FFDW and Sacred Stacks: Building Community with Decentralized Tools

FFDW and Sacred Stacks: Building Community with Decentralized Tools

As people continue to explore how decentralization could fundamentally change a wide range of industries, a debate has been growing among those in the artist, activist and community organizing ecosystem: Can decentralization really help build community? And how can healthier social relations emerge around our technology, particularly in terms of self-governance, autonomy, and accessibility?

These are some of the big questions being asked by Sacred Stacks, a collaborative project launched by the University of Colorado Boulder’s Media Economies Design Lab and Center for Media, Religion and Culture.

“Too often, discussions about emerging technologies are led by elite engineers and wealthy investors,” says Nathan Schneider, who directs the Media Economies Design Lab. “With Sacred Stacks, we set out to center the discussion around people expert in building community.”

According to Schneider, “Sacred” refers to the beating heart of any community, including the struggles, the spirituality, the hard-won relationships and our convictions that matter most to us. "Stacks" refers to the combinations of technology and social practices that support the making of community, and include communication tools, data storage, subscriptions with large companies or a group's rituals and aesthetics, shared language and common space.

Sacred Stacks was established in early 2022 to better understand how we can intentionally organize our stacks around our communities and to explore how decentralized tools and self-governance practices can make these communities even stronger. An initial call for partner communities resulted in over 50 applications. The communities chosen to participate were:

  • Iraqi Journalists Rights Association (Baghdad, Iraq)
  • Kibilio Community & Farm (Western MA, USA)
  • Meli Bees Network (Barreirinha, Araribóia, Brazil and Berlin, Germany)
  • Sans Souci Cooperative (Boulder, CO, USA)
  • Survivors Know (Chicago, IL, USA)
  • Unheard Voices Outreach (Nashville, TN, USA)
  • Yerba Buena Center for the Arts (San Francisco, CA, USA)

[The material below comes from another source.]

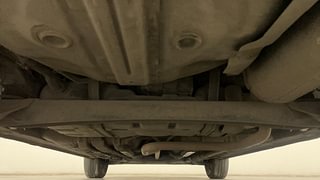 Used 2017 Hyundai Elite i20 [2014-2018] Asta 1.2 Petrol Manual extra REAR UNDERBODY VIEW (TAKEN FROM REAR)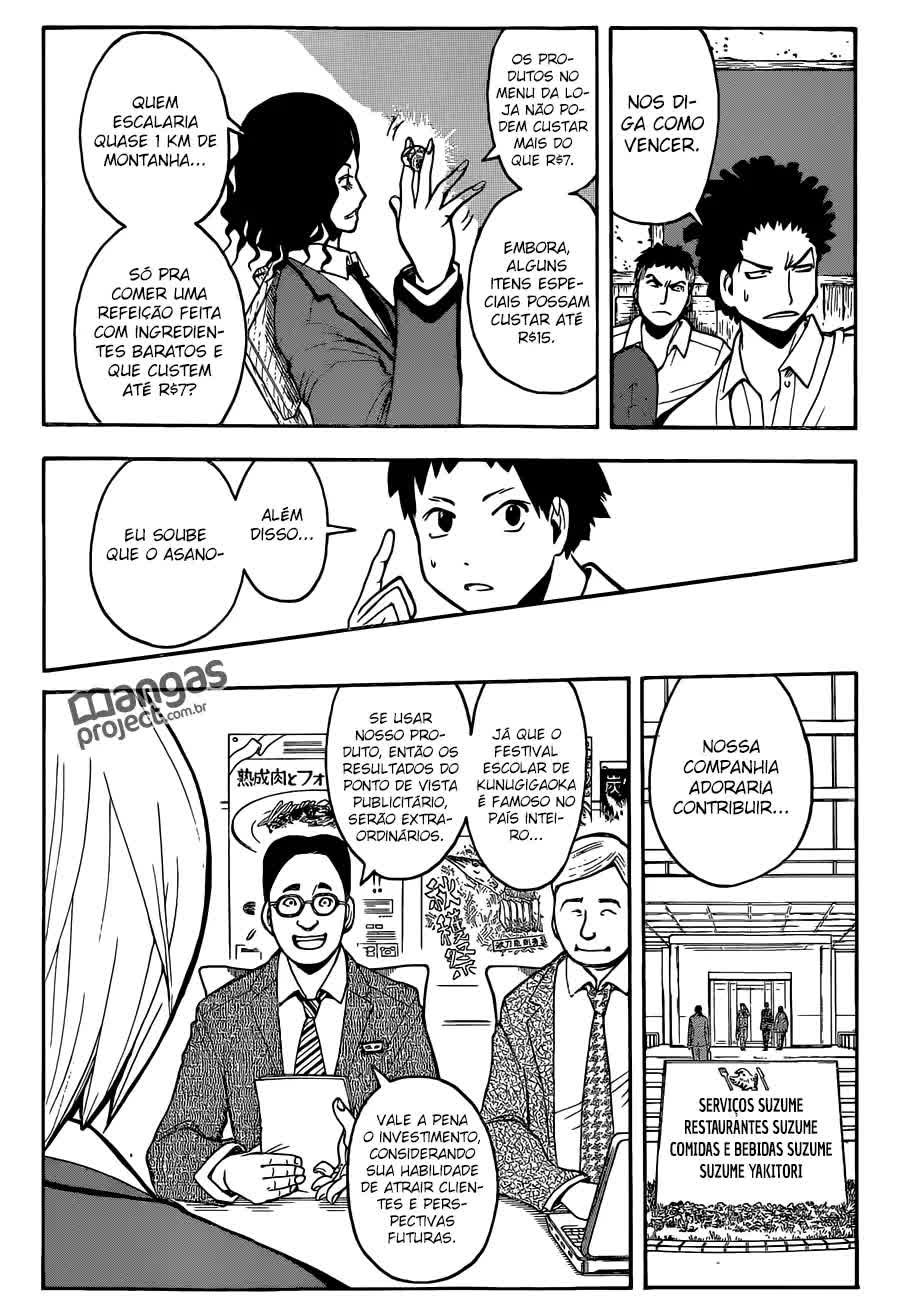 Read Assassination Classroom (pt) Manga Online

To make possible this exploration of emerging, decentralized technologies for activist communities, Sacred Stacks received support from the Filecoin Foundation for the Decentralized Web (FFDW), the Henry Luce Foundation, and the Sterling Lab.

At the end of March 2023, Sacred Stacks worked with Metalabel to release an 80-page, fully illustrated zine both in print and as a digital collectible. The zine is a collection of insights that emerged from six months of conversations with the Sacred Stacks cohort.

The one-year award timeframe recently concluded, providing Sacred Stacks and FFDW an ideal moment to reflect back on the partnership.

Sacred Stacks Project Overview:

The project was an extended exploration of emerging, decentralized technologies from the perspective of activist communities engaged in social change and spiritual imagination. Throughout, partner communities received tech and cultural support for adopting new tools. Sacred Stacks organized a six-month online learning cohort among seven communities, and produced a 80-page, fully illustrated zine, published in print, on IPFS, and as an NFT. The result was a public reflection on the challenges that decentralized tools face in offering useful solutions for the communities they are theoretically meant to serve. Sacred Stacks also articulated a rationale for exploring these technologies from the perspective of cultivating spiritually creative "cyborg communities."